While most employees may know that California law follows “at-will” employment, they may not know exactly what that means for them and their job security. Generally speaking, at-will employment means that either you or your employer can terminate the employment at any time and for any reason. This means that your boss may decide to fire you on a whim simply because she did not like your outfit or was in a terrible mood that day. Similarly, you may quit your job and walk out with little to no legal consequences whenever you feel like it.
Like most rules, however, there are exceptions, and not all terminations are protected by at-will employment laws. The following are a couple of exceptions when at-will employment does not apply:
You have an employment contract -- If you signed a contract with your employer for a particular term of employment, your employer likely does not have the right to terminate your employment without good cause. Good causes may include poor job performance, violating company policies or rules, illegal behavior, other forms of insubordination, and more. If you have a contract, your employer cannot end it simply because you gained weight or they do not like you. On the other hand, you also may not be able to quit your job without good cause, as well, without facing possible legal penalties for breaching your contract. Note that even if you did not sign a contract, one may exist based on language in an employee handbook or based on a union agreement.

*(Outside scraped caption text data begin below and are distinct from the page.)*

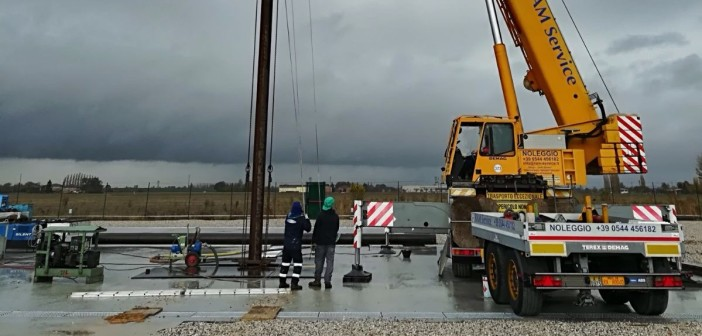 pix -Po Valley Selva gas well ramming pipe_crop
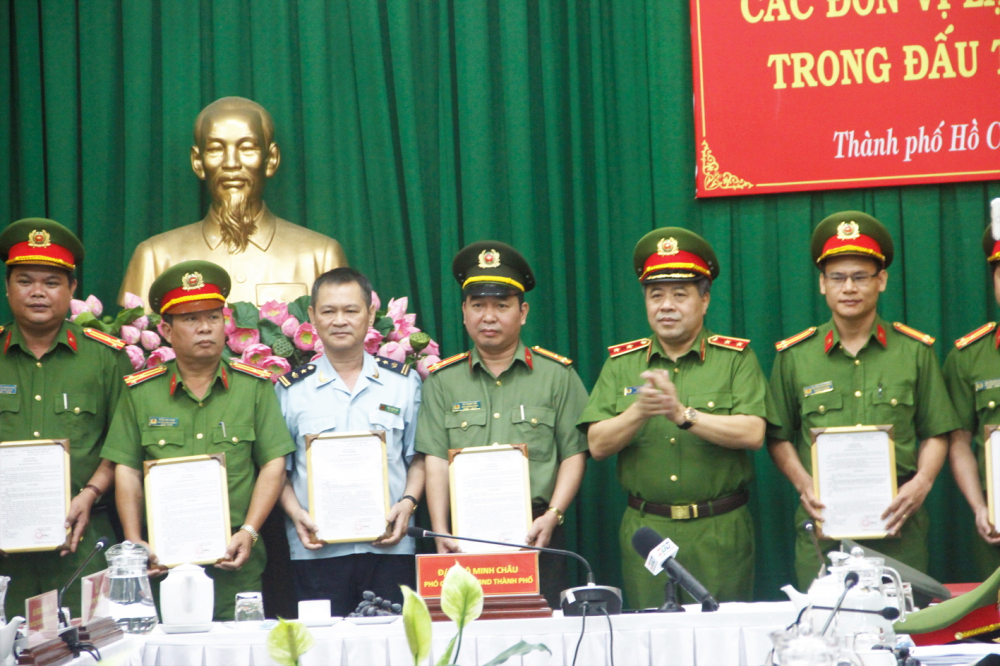 Lãnh đạo Cục Cảnh sát ma túy thừa ủy quyền của Bộ Công an trao khen thưởng cho PC04 và các lực lượng tham gia chuyên án 419D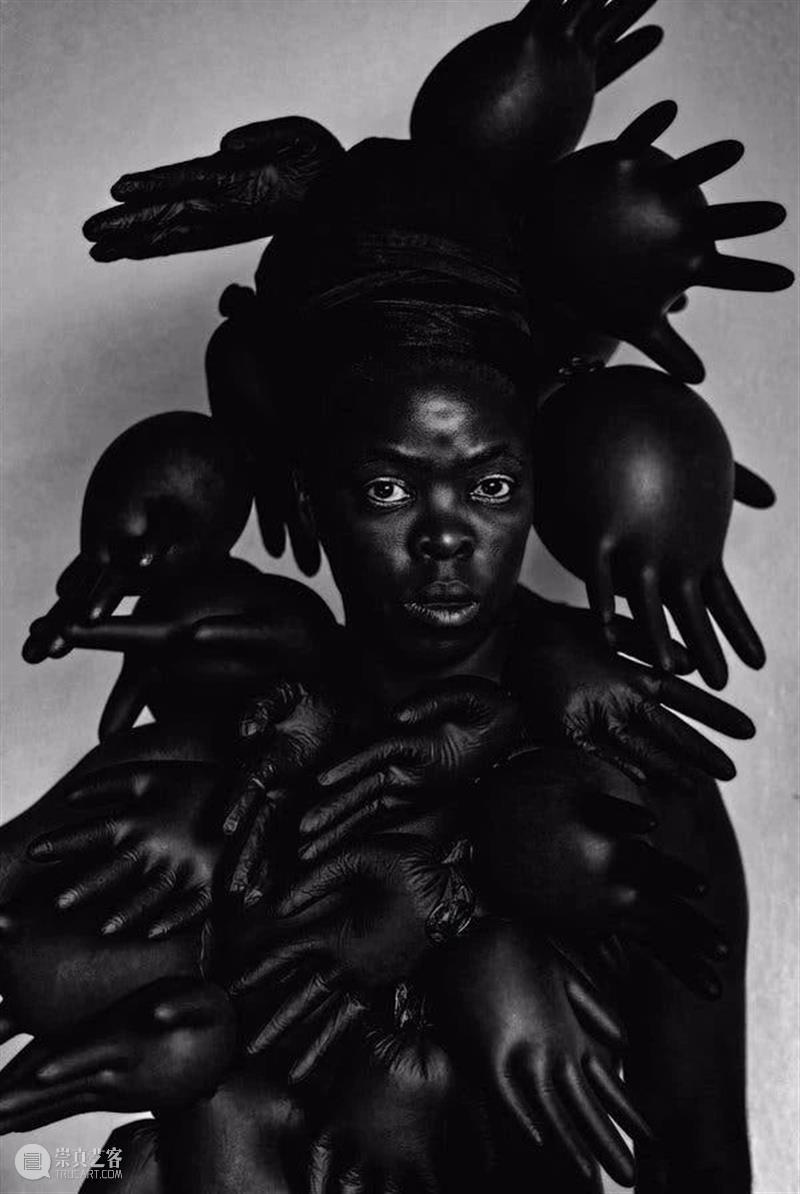 光社摄影图书馆 |   向黑色母狮致敬  光社摄影图书馆 黑色 母狮 Vol.31 Muholi 南非 姆拉齐 小镇 工作 约翰内斯堡 崇真艺客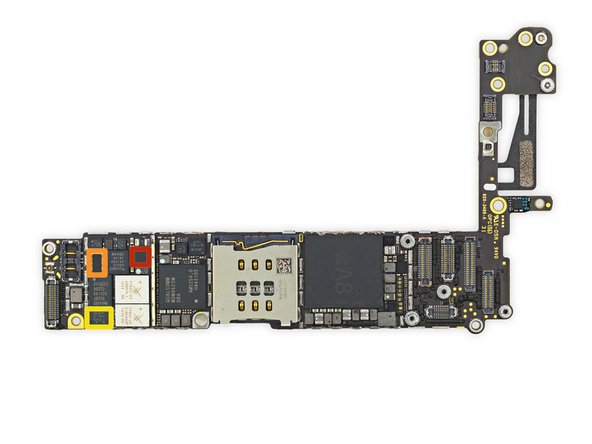 Altre IC sul lato frontale della scheda logica: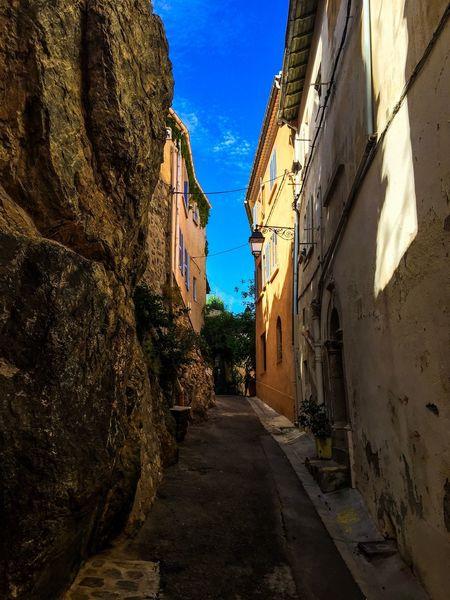 Vive La France France Streetphotography Côte D'Azur Provence Alpes Cote D´Azur Hyères Architecture Building Exterior The Way Forward Built Structure Sky Day No People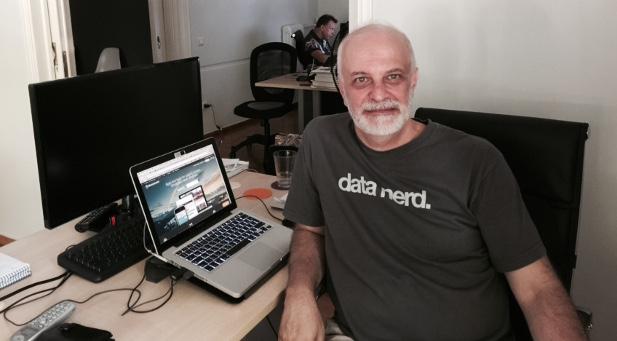 Start-up-Gründer Nikos Anagnostou an seinem Schreibtisch in Athen.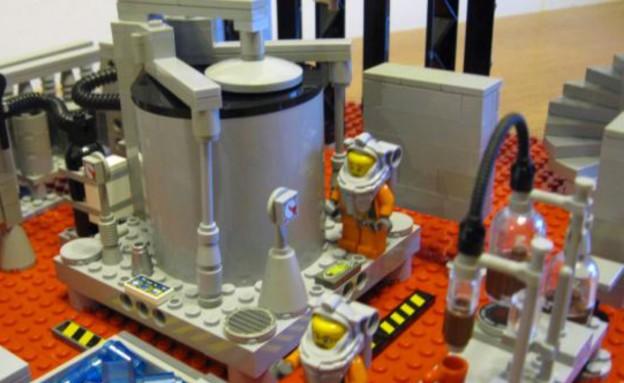 לגו שובר שורות - המיכלים במעבדה (צילום: צילום מסך מאתר dailymail)
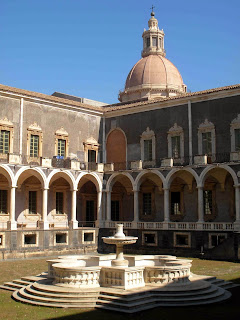 Italia. Italy. Italie. Sicilia. Sicily. Sicile. Catania. Catane. Monasterio di san Nicolò l'Arena. Universidad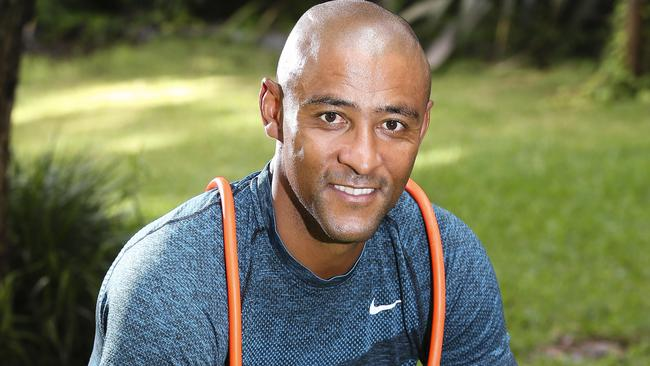 George Gregan thinks Israel Folau should concentrate on rugby.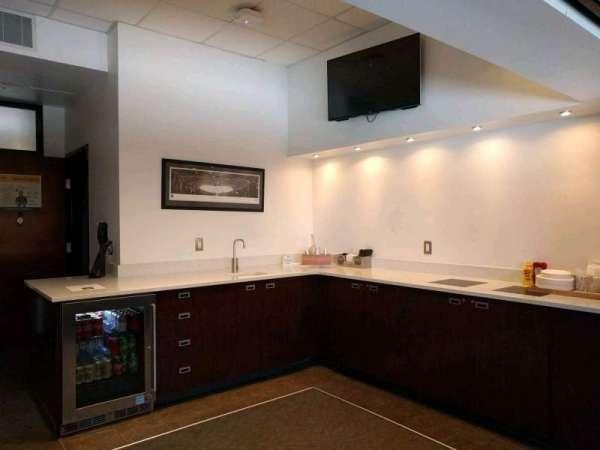 Bridgestone Arena, secção: suite 34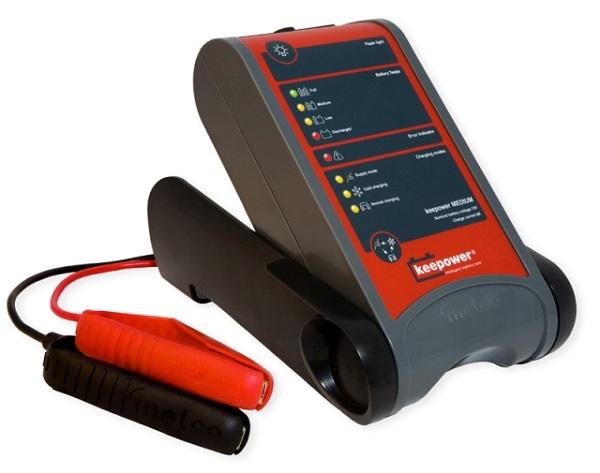 Автоматическая зарядка для автомобильного аккумулятора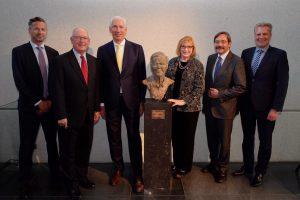 Beeld Earl Bakken met de gouverneur van de provincie Limburg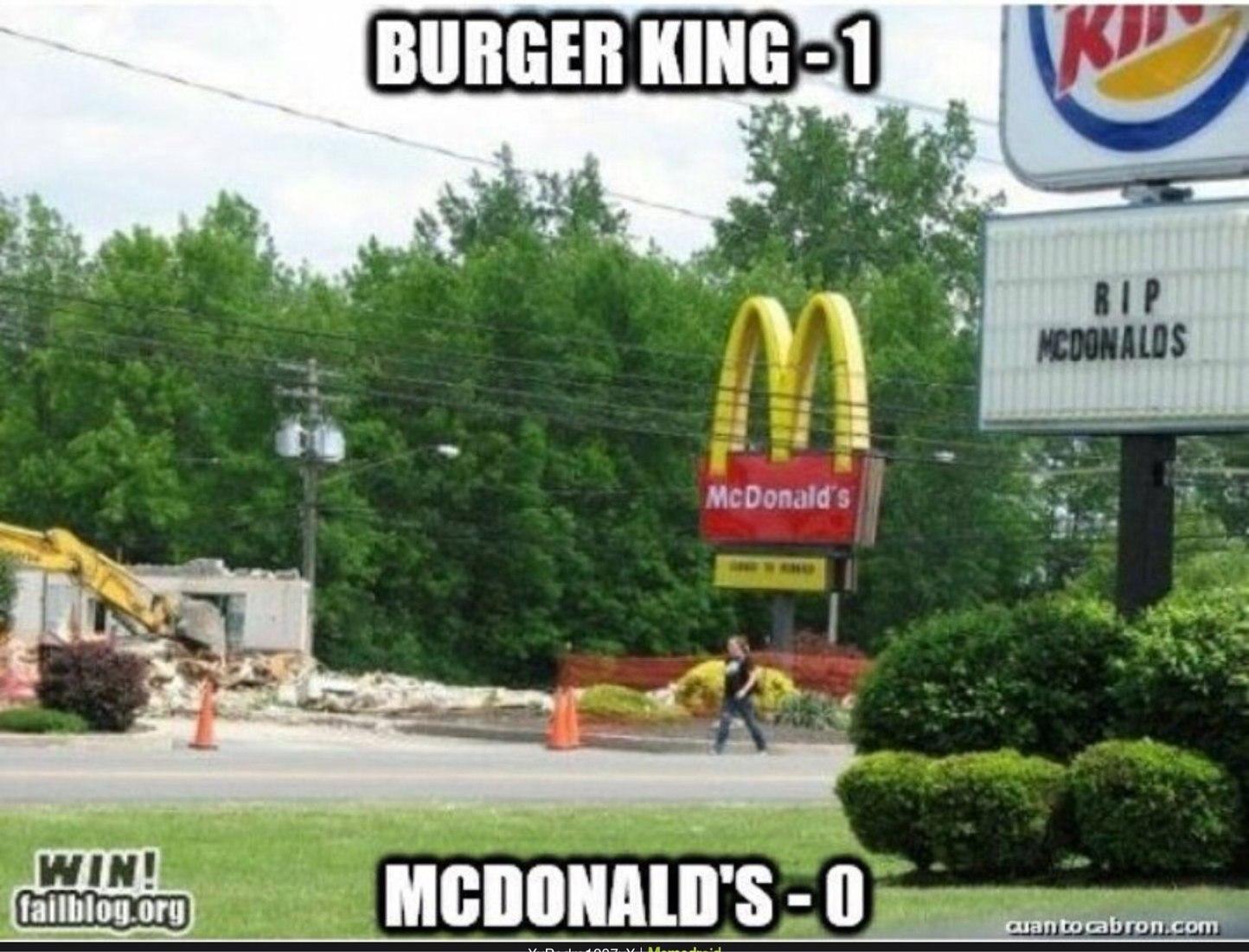 1 round Burger King - meme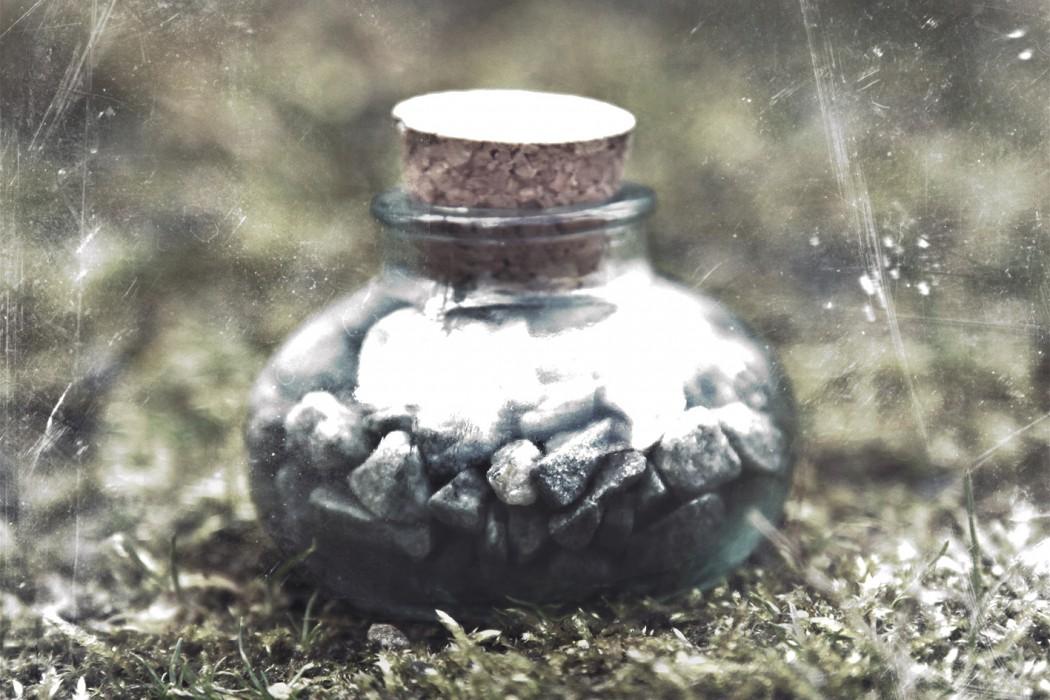Bill Seaman - F (noir), pebbles in a corked bell jar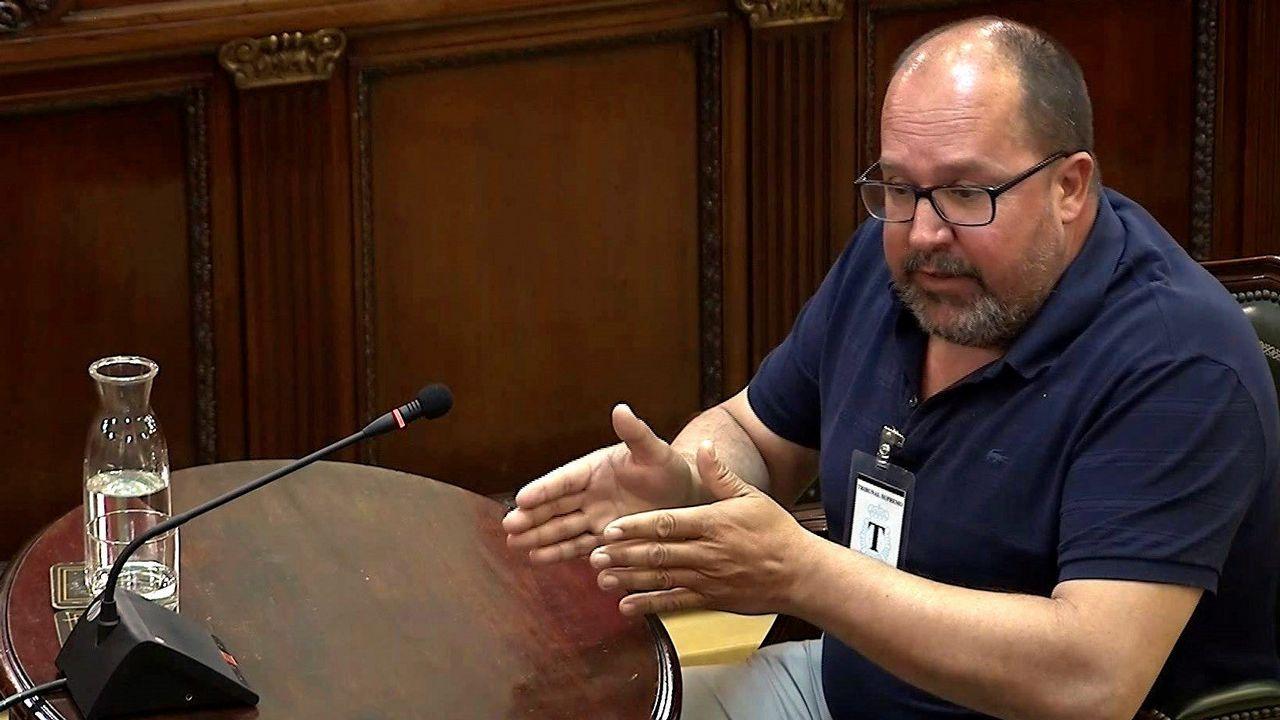Jesús Martínez Loira presenta su candidatura a la presidencia del Deportivo.Santi Valls, uno de los 17 activistas del 1-O que declararon en el juicio
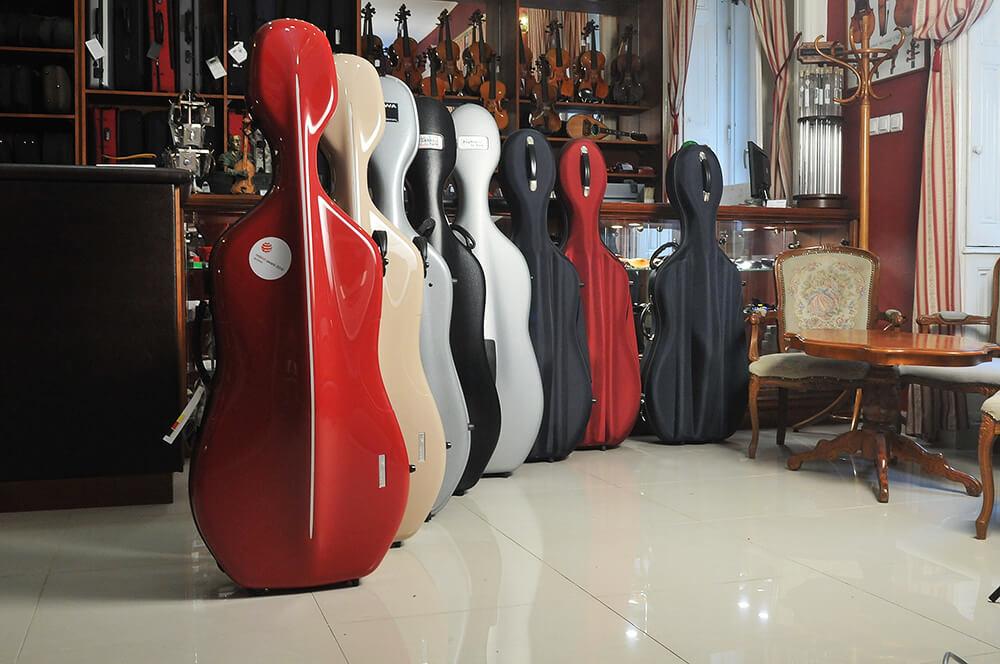 Hangszerek és kiegészítők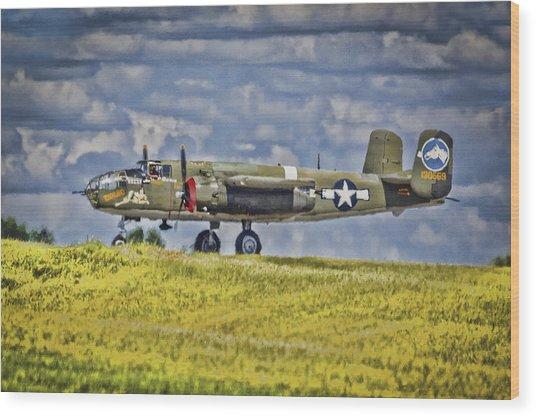 B-25 Landing Akron/canton Ohio Wood Print
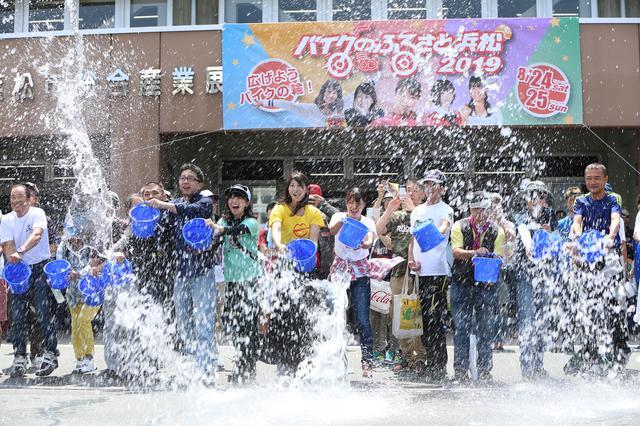 画像: 土曜日は2回に渡って「打ち水」も実施。先着80名による打ち水は大迫力。日曜日も開催予定ですので、ぜひ一緒にチャレンジしましょう!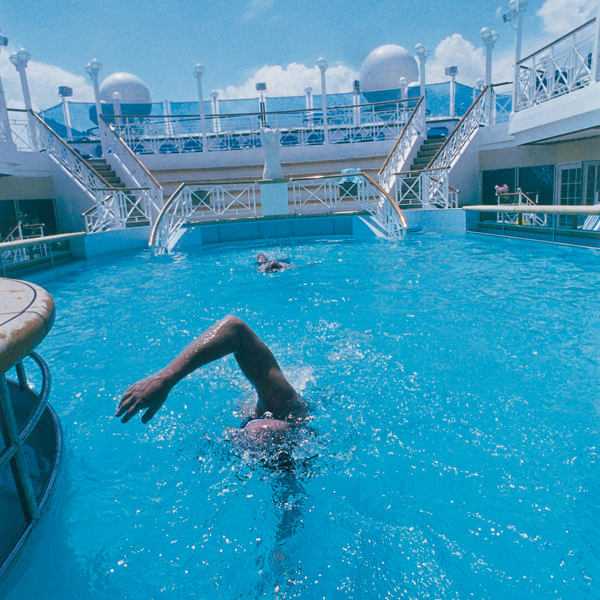 Make a Splash With These: Top 13 Perfect Cruise Pools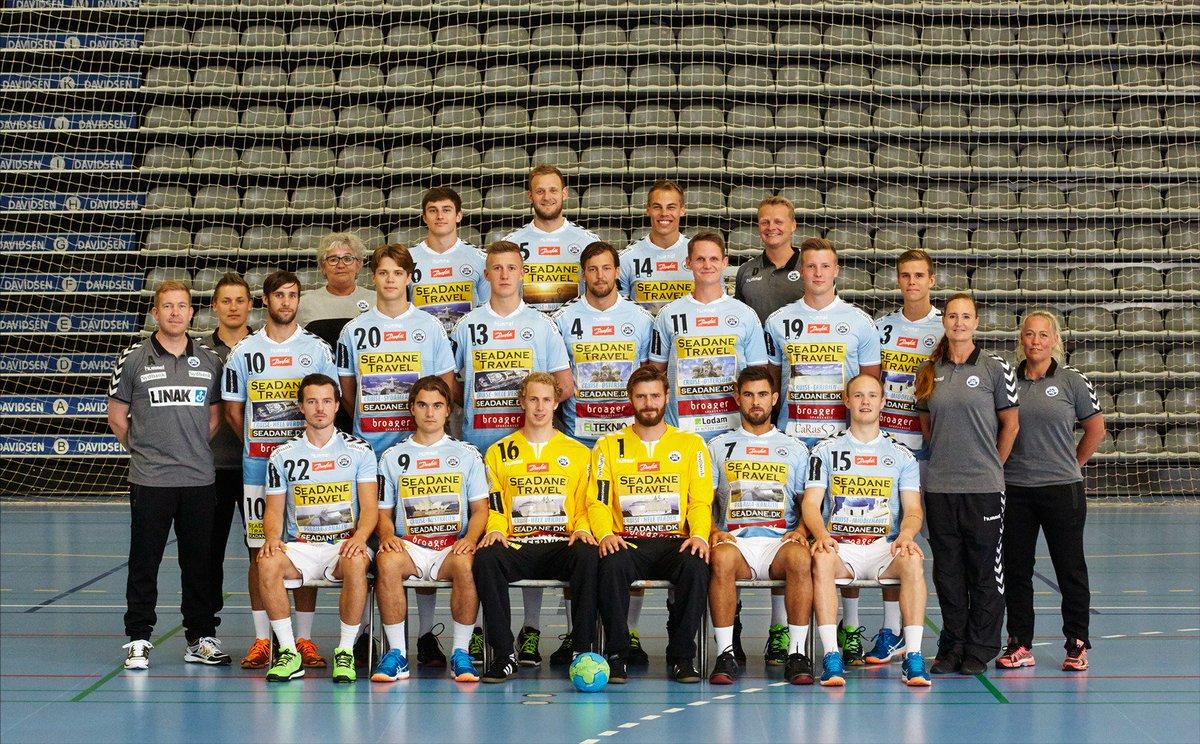 #Handball: Handball
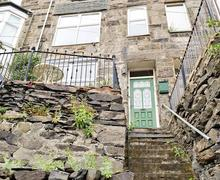 Snaptrip - Last minute cottages - Attractive Barmouth Apartment S22156 -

The reason for termination was unlawful -- Both federal and state employment laws prohibit termination or other employment retaliation based on several factors. The following are some examples of reasons that may constitute wrongful and unlawful termination:
Due to your race, gender, religion, national origin, sexual orientation, mental or physical disability, marital status, medical condition, or any other protected factor.
Because you participated in protected union activities.
Because you filed a claim for workers’ compensation.
Because you assisted with investigations into unlawful harassment or discrimination in the workplace.
Because you reported illegal or wrongful acts on the part of your employer (whistle-blowing).
Because you exercised a constitutional right or performed a legal duty (such as voting or jury duty).
Rarely, however, will an employer admit that there was an unlawful reason behind your termination. Instead, an employer will often put forward a pretextual reason for firing you when the actual reason was against the law. In such cases, an experienced employment attorney can help you prove that you were, in reality, wrongfully terminated.
Contact an experienced California employment lawyer for assistance today
If you believe you were the victims of wrongful termination, retaliation, discrimination, or other violations of law in the workplace, your first call should be to the Pershing Square Law Firm for help. We are committed to helping California employees stand up for their rights, so call today at 800-696-1206 to discuss your situation.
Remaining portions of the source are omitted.